New technology being piloted in Cardiff and Vale University Health Board is helping to cut the time it takes to diagnose and treat people suspected of having a stroke.
The state-of-the-art platform, developed by leading healthcare technology company Visionable, enables stroke clinicians and paramedics to carry out a consultation via secure video conference and decide on the best course of action before a patient reaches hospital.
This means the patient can bypass Accident and Emergency and be received directly by the stroke team on arrival at hospital, reducing the time it takes for them to receive essential treatment.
Stroke is a medical emergency, and rapid response and intervention are crucial in minimising the impact on patients.
Visionable’s telehealth solutions will enable medical teams across Cardiff and Vale UHB to work together in real time, enabling quicker diagnosis and treatment decisions from the moments that paramedics reach the patient.
The technology will bridge geographical gaps, ensuring that patients in remote areas have equal access to high-quality care.
Dr Shakeel Ahmad, NHS Wales’ National Clinical Lead for Stroke, said: “We are excited to get this project off the ground. Our aim is to have a structured pre-hospital assessment so patients are put on the correct pathway in order to quickly access life changing treatments such as thrombolysis and thrombectomy.
“We hope the project will demonstrate a reduction in stroke mimics coming into hospital, which will reduce the burden on the emergency department. Our vision is to digitally connect the entire stroke pathway and this is the first step in our journey.”
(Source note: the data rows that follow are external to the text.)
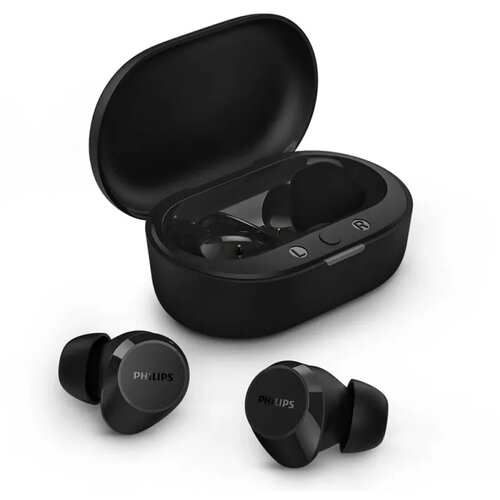 Philips Bluetooth Headphones TAT1209BK/00 - Black Cene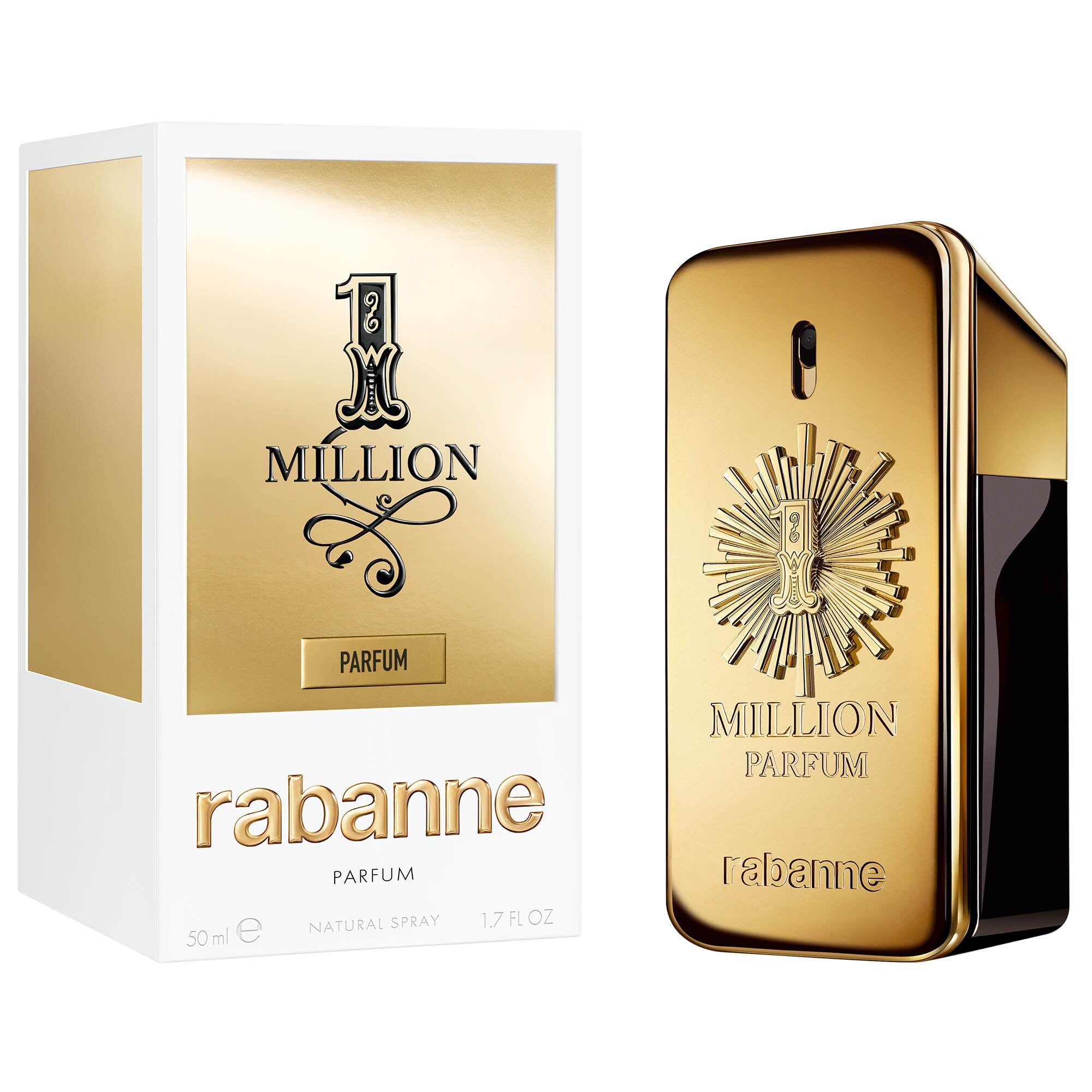 Rabanne 1 MILLION PARFUM Parfum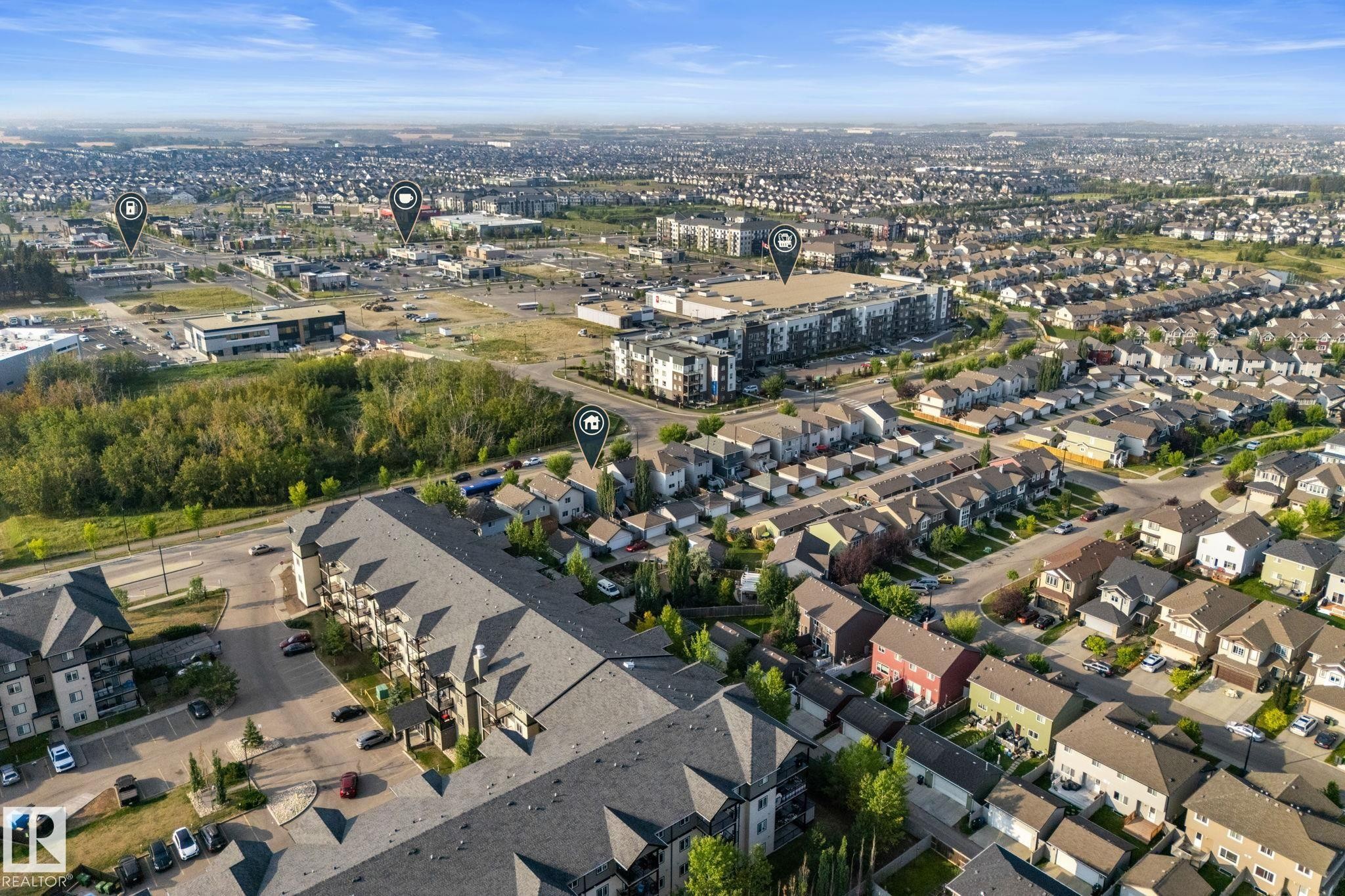 5152 4 Avenue, Edmonton, AB - Outdoor With View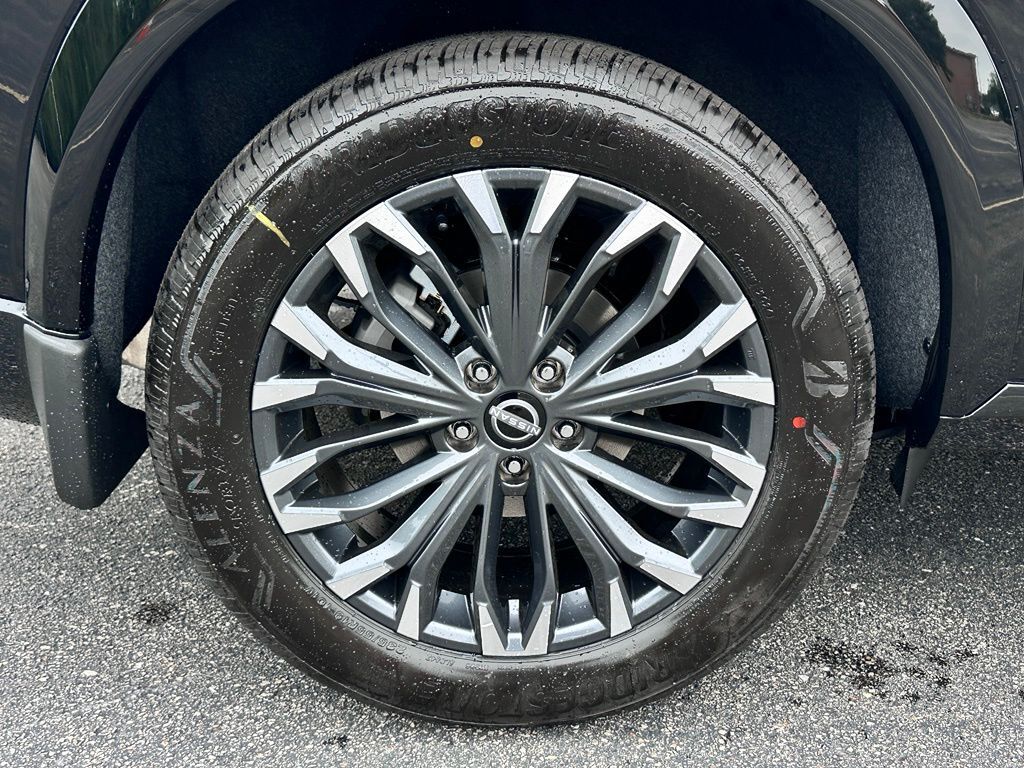 2026 Nissan Rogue Platinum San Clemente CA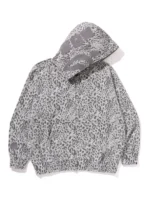 Bape Leopard Hoodie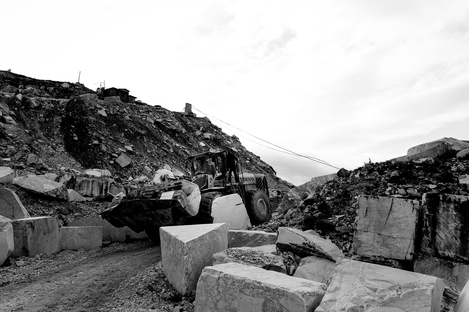 Stories of men and landscape: the Cervaiole quarry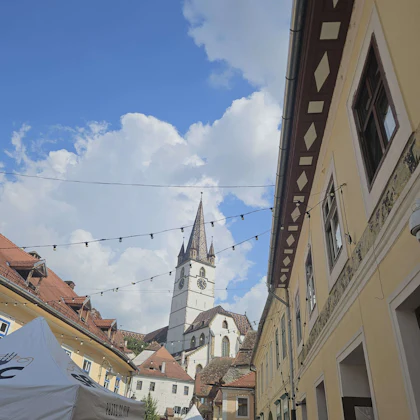 Player photo from The Lost Map of Sibiu walking tour in Sibiu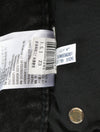 Jeans Skinny Black Wash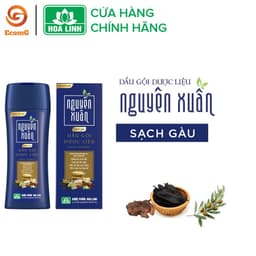 Thumbnail Set dầu gội và dầu xả Nguyên xuân dành cho Da đầu gàu - Dưỡng tóc chắc khỏe NX5-004 2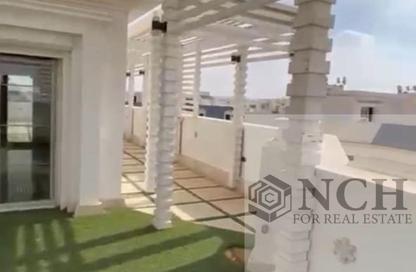 iVilla - 3 Bedrooms - 4 Bathrooms for rent in Mountain View Hyde Park - 5th Settlement Compounds - The 5th Settlement - New Cairo City - Cairo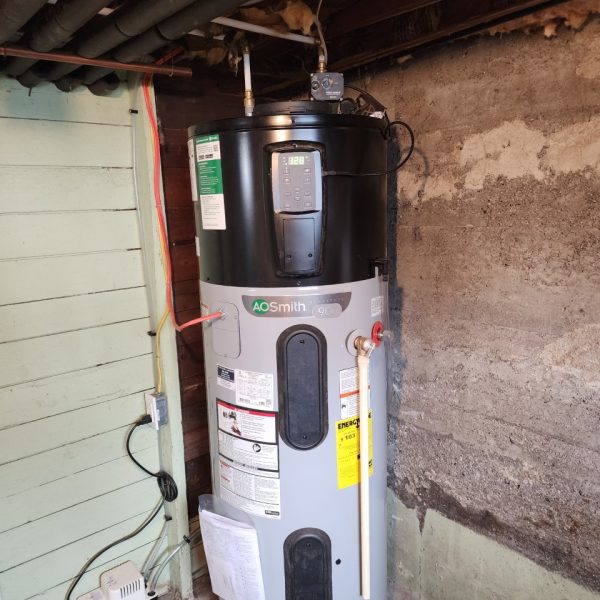 Heat Pump Water Heater (2)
The Visionable platform includes secure video conferencing and real-time data analytics, which enables healthcare professionals to make informed decisions swiftly, leading to better patient outcomes and reduced disability.
It is part of NHS Wales’ ongoing commitment to enhancing care, improving patient outcomes and ensuring that every person affected by stroke receives timely and effective care. Embracing innovation and technological solutions is key to strengthening stroke treatment pathways, reducing disparities in treatment and, ultimately, preventing avoidable deaths.
When retired police officer Robert Payne from Cardiff started to feel unwell one day in September, he initially thought he had just picked up a bug.
The next day, with no change in his condition and worrying that something was wrong, his concerned wife contacted their GP. After describing his symptoms, she was told to call 999 immediately. Robert was having a suspected stroke.
The ambulance arrived and the paramedics carried out the usual procedures, but there was one important difference. Thanks to the new Visionable technology being piloted in Cardiff and Vale, they were able to open a direct video link with stroke consultant Shakeel Ahmad and stroke specialist Saad Roufail who carried out pre-hospital assessment with Mr Payne.
Mr Payne said: “It really helped to relieve the anxiety for me and my wife. I knew that this could be serious, but being able to see and speak directly to the consultant while I was still in the ambulance helped us understand what was happening. It gave me confidence that everything was being put in place for when I reached hospital.”
Having the initial assessment and treatment decision made via video in the ambulance meant that clinicians were able to arrange for Mr Payne to have a brain scan within half an hour of his arrival at A&E. He was then quickly transferred to the appropriate ward, where he received a carotid doppler ultrasound and medication.
Mr Payne had experienced a stroke and was able to return home after a short stay in hospital. He believes that the Visionable technology made a big difference to how the paramedics and staff in A&E were able to manage his assessment and admission to hospital.
He said: “This technology definitely eased my way through the process. The doctors knew what they were dealing with by the time I arrived and could get me out of A&E quickly and on to the right ward. That could make the difference between life and death for some stroke patients.”